**TO BE DONE:**
1/ Output the passage on bordered matrices word for word, from "In order to" through "last rows/columns of \(H\)", inclusive.
2/ In two sentences, summarize the passage on bordered matrices.
3/ Write the next part of the passage on bordered matrices, beginning right after its final line.
--- DOCUMENT SEGMENT ---
We conclude that the sign of \(\det E\) corresponds to the sign of bordered matrix \(\det H\) directly, corrected by the number of linear constraints \(K\).

Importantly, the same derivation holds for each principle minor of \(E\)

Therefore, the definiteness of the quadratic form given by \(E\) can be checked by examining the determinants of the matrixes obtained form the bordered \(H\) by removing certain columns and rows from the last \(N-K\) columns and rows.

To examine the signs of the leading principle minors of order \(j\), the last \(j\) columns and bottom \(j\) rows have to be removed, for \(j=1,\dots,N-K\). To examine the signs of any principle minors of order \(j\), any \(j\) columns and rows (with the same index, i.e. corresponding to a diagonal element) have to be removed among the last \(N-K\) columns and rows.

Let’s compute the order-\(j\) leading principle minor of \(E\) through the elements of the bordered matrix \(H\). Denote the matrix composed on the first \(j\) columns and first \(j\) rows of \(E\) by \(E^j\):

\[\begin{split} E^j = \begin{pmatrix} J^j \\ I_j \end{pmatrix} ^T \begin{pmatrix} A_{11} & A^j_{12} \\ A^j_{21} & A^j_{22} \end{pmatrix} \begin{pmatrix} J^j \\ I_j \end{pmatrix} \end{split}\]

Here all the relevant matrixes are truncated such that dimension \(N-K\) is replaced by \(j\):

\(J^j\) is \((K \times j)\) matrix formed of the first \(j\) columns of \(J\), \((K \times j)\) matrix
\(A^j_{22}\) is the first \(j\) rows and columns of the block \(A_{22}\), \((j \times j)\) matrix
\(A^j_{12}\) is the first \(j\) columns of the block \(A_{12}\), \((K \times j)\) matrix
\(A^j_{21}\) is the first \(j\) rows of the block \(A_{21}\), \((j \times K)\) matrix
\(I_j\) is \((j \times j)\) identity matrix

We have

\[ \det H^j = (-1)^K (\det B_1)^2 \det E^j \quad\Leftrightarrow \]

\[ \det E^j = \frac{(-1)^K}{(\det B_1)^2} \det H^j \]

where \(H^j\) is given by \(H\) with the last \((N-K-j)\) rows and columns removed:

\[\begin{split} H^j = \begin{pmatrix} 0 & B_1 & B^j_2 \\ B_1^T & A_{11} & A^j_{12} \\ (B^j_2)^T & A^j_{21} & A^j_{22} \end{pmatrix} \end{split}\]

where \(B^j_2\) is buit in similar manner to all other truncated matriced: these are the first \(j\) columns of the matrix \(B_2\), \((K \times j)\) matrix

In other words, the oder-\(j\) leading principle minor of \(E\) is given by the determinant of the bordered matrix \(H\) where the last \((N-K-j)\) rows and columns are dropped

Definiteness of quadratic form subject to linear constraint

In order to establish definiteness of the quadratic form \(x^TAx\), \(x \in \mathbb{R}^N\), subject to a linear constraint \(Bx=0\), we need to check signs of the \(N-K\) leading principle minors of the \((N-K \times N-K)\) matrix \(E\) which represents the equivalent lower dimension quadratic form without the constraint. The signs of these leading principle minors correspond to \((-1)^K\) times the signs of the determinant of the corresponding bordered matrix \(H\), where a number of last rows and columns are dropped, according to the following table:

Order \(j\) of leading principle minor in \(E\)	Include first rows/columns of \(H\)	Drop last rows/columns of \(H\)
--- RECORDED DATA ---
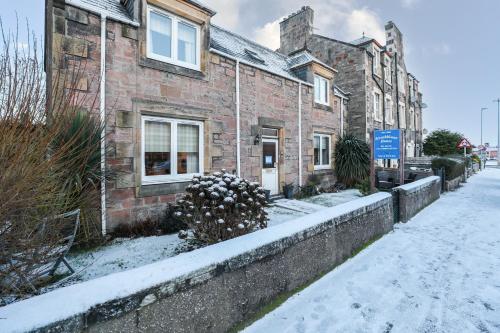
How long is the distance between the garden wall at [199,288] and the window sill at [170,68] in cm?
489

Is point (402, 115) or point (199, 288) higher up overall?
point (402, 115)

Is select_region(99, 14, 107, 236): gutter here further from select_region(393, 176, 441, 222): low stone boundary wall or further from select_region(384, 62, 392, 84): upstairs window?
select_region(384, 62, 392, 84): upstairs window

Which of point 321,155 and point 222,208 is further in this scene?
point 321,155

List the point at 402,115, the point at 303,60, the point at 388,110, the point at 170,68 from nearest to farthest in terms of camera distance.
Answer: the point at 170,68
the point at 303,60
the point at 388,110
the point at 402,115

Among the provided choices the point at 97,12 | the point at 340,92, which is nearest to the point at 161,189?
the point at 97,12

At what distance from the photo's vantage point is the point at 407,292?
310cm

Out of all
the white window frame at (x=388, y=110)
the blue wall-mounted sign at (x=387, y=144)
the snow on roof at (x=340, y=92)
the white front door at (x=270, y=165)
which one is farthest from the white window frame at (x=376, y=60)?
the white front door at (x=270, y=165)

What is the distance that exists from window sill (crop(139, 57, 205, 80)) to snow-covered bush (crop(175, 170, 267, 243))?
332cm

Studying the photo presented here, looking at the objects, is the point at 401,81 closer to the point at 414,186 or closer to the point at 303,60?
the point at 303,60

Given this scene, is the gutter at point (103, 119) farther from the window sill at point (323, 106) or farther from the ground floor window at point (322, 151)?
the ground floor window at point (322, 151)

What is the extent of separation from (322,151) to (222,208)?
8619mm

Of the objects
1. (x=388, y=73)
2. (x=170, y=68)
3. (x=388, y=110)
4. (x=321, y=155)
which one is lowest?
(x=321, y=155)

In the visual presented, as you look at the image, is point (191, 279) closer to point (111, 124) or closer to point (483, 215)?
point (111, 124)

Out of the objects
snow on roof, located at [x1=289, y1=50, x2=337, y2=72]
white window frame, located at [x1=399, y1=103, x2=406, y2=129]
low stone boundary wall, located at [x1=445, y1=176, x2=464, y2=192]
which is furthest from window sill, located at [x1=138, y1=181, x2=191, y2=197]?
white window frame, located at [x1=399, y1=103, x2=406, y2=129]
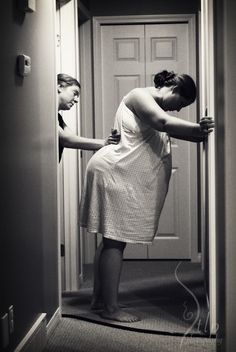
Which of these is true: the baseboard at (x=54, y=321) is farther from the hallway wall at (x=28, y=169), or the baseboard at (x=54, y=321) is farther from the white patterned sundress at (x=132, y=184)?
the white patterned sundress at (x=132, y=184)

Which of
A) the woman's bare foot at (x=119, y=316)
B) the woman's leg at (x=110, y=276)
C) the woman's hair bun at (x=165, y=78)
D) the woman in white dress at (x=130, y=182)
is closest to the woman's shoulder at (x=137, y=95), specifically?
the woman in white dress at (x=130, y=182)

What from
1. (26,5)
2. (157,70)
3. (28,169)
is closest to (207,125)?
(28,169)

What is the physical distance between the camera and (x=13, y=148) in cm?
246

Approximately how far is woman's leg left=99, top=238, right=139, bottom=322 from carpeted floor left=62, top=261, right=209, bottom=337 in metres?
0.09

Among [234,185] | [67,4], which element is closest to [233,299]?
[234,185]

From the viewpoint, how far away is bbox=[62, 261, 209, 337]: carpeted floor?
3.34 meters

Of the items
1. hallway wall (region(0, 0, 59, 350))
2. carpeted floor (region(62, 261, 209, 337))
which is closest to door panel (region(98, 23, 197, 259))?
carpeted floor (region(62, 261, 209, 337))

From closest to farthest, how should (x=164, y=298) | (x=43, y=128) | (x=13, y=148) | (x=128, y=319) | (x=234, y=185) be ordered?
(x=234, y=185) → (x=13, y=148) → (x=43, y=128) → (x=128, y=319) → (x=164, y=298)

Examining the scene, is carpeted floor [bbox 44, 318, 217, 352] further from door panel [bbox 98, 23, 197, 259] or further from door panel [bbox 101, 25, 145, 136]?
door panel [bbox 101, 25, 145, 136]

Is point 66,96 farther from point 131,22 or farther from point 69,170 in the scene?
point 131,22

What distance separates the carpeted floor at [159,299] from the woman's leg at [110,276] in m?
0.09

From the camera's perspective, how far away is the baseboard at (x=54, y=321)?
3.20 meters

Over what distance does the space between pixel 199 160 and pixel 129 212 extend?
191cm

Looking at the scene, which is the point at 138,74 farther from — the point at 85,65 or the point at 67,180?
the point at 67,180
---
**RESULTS IN ORDER:**
1/
In order to establish definiteness of the quadratic form \(x^TAx\), \(x \in \mathbb{R}^N\), subject to a linear constraint \(Bx=0\), we need to check signs of the \(N-K\) leading principle minors of the \((N-K \times N-K)\) matrix \(E\) which represents the equivalent lower dimension quadratic form without the constraint. The signs of these leading principle minors correspond to \((-1)^K\) times the signs of the determinant of the corresponding bordered matrix \(H\), where a number of last rows and columns are dropped, according to the following table:

Order \(j\) of leading principle minor in \(E\)	Include first rows/columns of \(H\)	Drop last rows/columns of \(H\)

2/ The leading minor of order j of E equals (-1)^K divided by (det B_1)^2 times the determinant of H^j, which is the bordered matrix H with its last N-K-j rows and columns dropped. Because of this, the definiteness of the quadratic form x^TAx under the linear constraint Bx=0 can be checked through the signs of these determinants of the bordered matrix, corrected by (-1)^K for the K constraints.

3/
1	\(2K+1\)	\(N-K-1\)
2	\(2K+2\)	\(N-K-2\)
\(\vdots\)	\(\vdots\)	\(\vdots\)
\(N-K-1\)	\(N+K-1\)	1
\(N-K\)	\(N+K\)	0

Clearly, this table has \(N-K\) rows, and it is \(N-K\) determinants that have to be computed.

The definiteness of the quadratic form subject to the linear constraint is then given by the pattern of signs of these determinants according to the Silvester’s criterion.

Note that computing determinants of \(H\) after dropping a number of last rows and columns is effectively computing last leading principle minors of \(H\).

If any of the leading principle minors turns out to be zero, we can move on and check the patters for the semi-definiteness.

To establishing semi-definiteness we have to do a bit more work because not only the signs of the leading principal minors, but the signs of all principle minors have to be inspected.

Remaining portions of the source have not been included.